Эта новая кокетка входит в «Ротонду». Выглядит она величественно: некая смесь греческой кариатиды и детской игрушки. Занимает столик в одиночестве (Непристойно!), закуривает сигарету (Неслыханно! Дама!), скрещивает ноги, приподнимает платье так, чтобы все могли увидеть, как ее бедра переходят в задницу, и под дразнящие выкрики заказывает абсент (Немецкий напиток!). Дядюшка Либион говорит: «Абсента нет, мы подаем только французские напитки», а за стойкой спрашивает художника Моиса Кислинга, кто эта новая вертихвостка. Тот прикладывает палец к губам и, повернувшись к дядюшке, говорит ему «по секрету», но очень громко: «А это еще одна мелкая потаскушка», так что его слышат даже прохожие на улице. Все смеются, но Кики знает, что художник на нее запал. Она остается допоздна, а Кислинг постепенно приближается к ней. Вначале он за стойкой. Потом уже за соседним столиком. И наконец, он просит у нее огонька и присаживается рядом. Они отправляются к нему домой. По дороге художник поет, а из окон в него швыряют пустыми консервными банками… Всю эту ночь он стонет над Кики, а для нее это нечто новое. Два года она не занималась любовью с живым мужчиной. Нет больше Жана, Жака и Жюля, ее призраков-любовников из ботинок. Сейчас рядом с ней живой художник. Нельзя сказать, что он великий любовник, но все-таки она испытывает с ним оргазм. Или симулирует его.

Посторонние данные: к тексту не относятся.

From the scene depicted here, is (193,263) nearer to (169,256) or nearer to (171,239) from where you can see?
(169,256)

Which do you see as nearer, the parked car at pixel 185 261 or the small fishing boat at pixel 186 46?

Со следующего дня они неразлучны. Кики становится натурщицей Кислинга. Занимается с ним любовью, но он ей не платит. Свой план она осуществляет, когда знакомится с очередным поклонником. Им становится самый известный в Париже японец, художник Фуджита. Судьба свела их во время облавы у дядюшки Либиона. Полицейские высадили десант на велосипедах в поисках большевиков, которые выпивают в кафе. Дядюшка Либион открещивается. Он не знает никаких большевиков или меньшевиков, для него они все негодяи. Последними из кафе выходят Кики и Фуджита. На нем белое шелковое кимоно, и это настолько смущает полицейских, что его не сажают в полицейский фургон. Тип в «платьице» утверждает, что Кики его дама, так что и ее тоже не арестовывают. Она стоит на парижском тротуаре: ее волосы и бедра немного промокли под дождем. Платье прилипло к груди. Она выглядит очаровательно. Фуджита, как истинный житель Востока, не отводит от нее глаз. Напрасно Кислинг в фургоне воет, как пес, которого увозят на живодерню: «Кики, ты моя! Кики!» Теперь она принадлежит Фуджите.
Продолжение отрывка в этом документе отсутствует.